I hugged Karen. “Good-bye. Eat something, would you? You’re skin and bones.”

“I will. Good luck out there.”

Elliot and Frances entered through the glass doors, and I noticed that he was frowning. We walked in silence to the conference room. I said good-bye to the linoleum, the garden outside the window. Silently, as a prayer to people not present, I said good-bye to Jack who was completely unf*ckable, Warren who was an act of violence waiting to happen, Mark who was one of a hundred or more.

I didn’t know what waited for me outside. I didn’t know if Deacon would take me back, didn’t know if the media would crush me, but I was ready to be out of Westonwood—that was for damn sure.

seventeen.

Mom didn’t come back. It was just me and Margie with Elliot and Frances. The table shined in all its lacquer glory under the horizontal shadows of the window blinds. A black spider of a conference call unit sat in the middle of the table, ignored. I tried to make eye contact with Elliot, and he met my eyes once we sat. I saw no reassurances in the gaze, but he was never one to let a crack in his professional veneer show.

I tucked my hair behind my ears. Had I brushed it? I was about to go back into the world, and I’d hate to do it ungroomed, sloppy, with scraggly red hair and no makeup. I already felt as though I had one foot out the door.

“Ms. Drazen,” Frances said to Margie, “can we get you anything?”

“Out of here?”

She smiled so disarmingly, Frances laughed, and the tension of the room broke a little.

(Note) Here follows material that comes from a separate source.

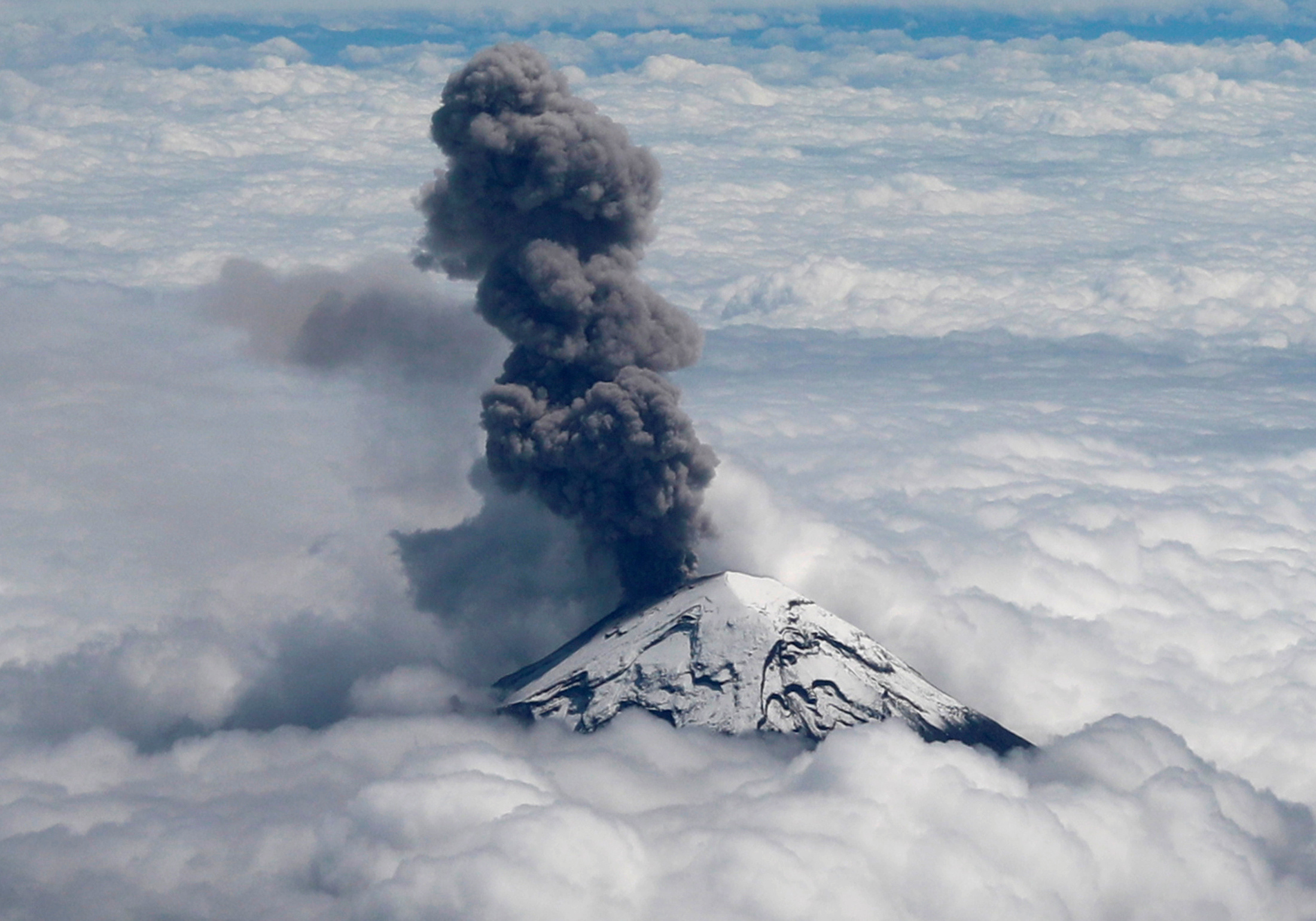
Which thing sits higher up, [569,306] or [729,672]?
[569,306]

“Well, thanks for coming.” Frances looked as if she’d applied lipstick fifteen seconds before opening the glass doors. “This conversation is being recorded for the patient’s protection.”

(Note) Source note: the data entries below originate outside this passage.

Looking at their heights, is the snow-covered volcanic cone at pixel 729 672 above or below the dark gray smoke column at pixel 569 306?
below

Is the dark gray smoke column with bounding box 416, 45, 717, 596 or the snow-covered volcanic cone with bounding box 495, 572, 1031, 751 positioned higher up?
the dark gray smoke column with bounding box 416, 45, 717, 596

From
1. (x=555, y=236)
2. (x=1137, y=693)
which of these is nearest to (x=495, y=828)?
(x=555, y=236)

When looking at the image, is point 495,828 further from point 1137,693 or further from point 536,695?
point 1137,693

I almost laughed out loud but choked it down.

Frances continued. “Doctor Chapman and I will be issuing our recommendations to the judge and district attorney for the City of Los Angeles, in the case of Fiona Maura Drazen.” Frances folded her hands in front of her and looked me in the eye. “After careful consideration by the administration of this hospital, and the bearing in mind the counsel of Dr. Chapman, we’ve decided to recommend you stay at Westonwood or another accredited facility for an additional fourteen to forty-five days of observation, pursuant to Section 5250 of the California Welfare and Institutions code.”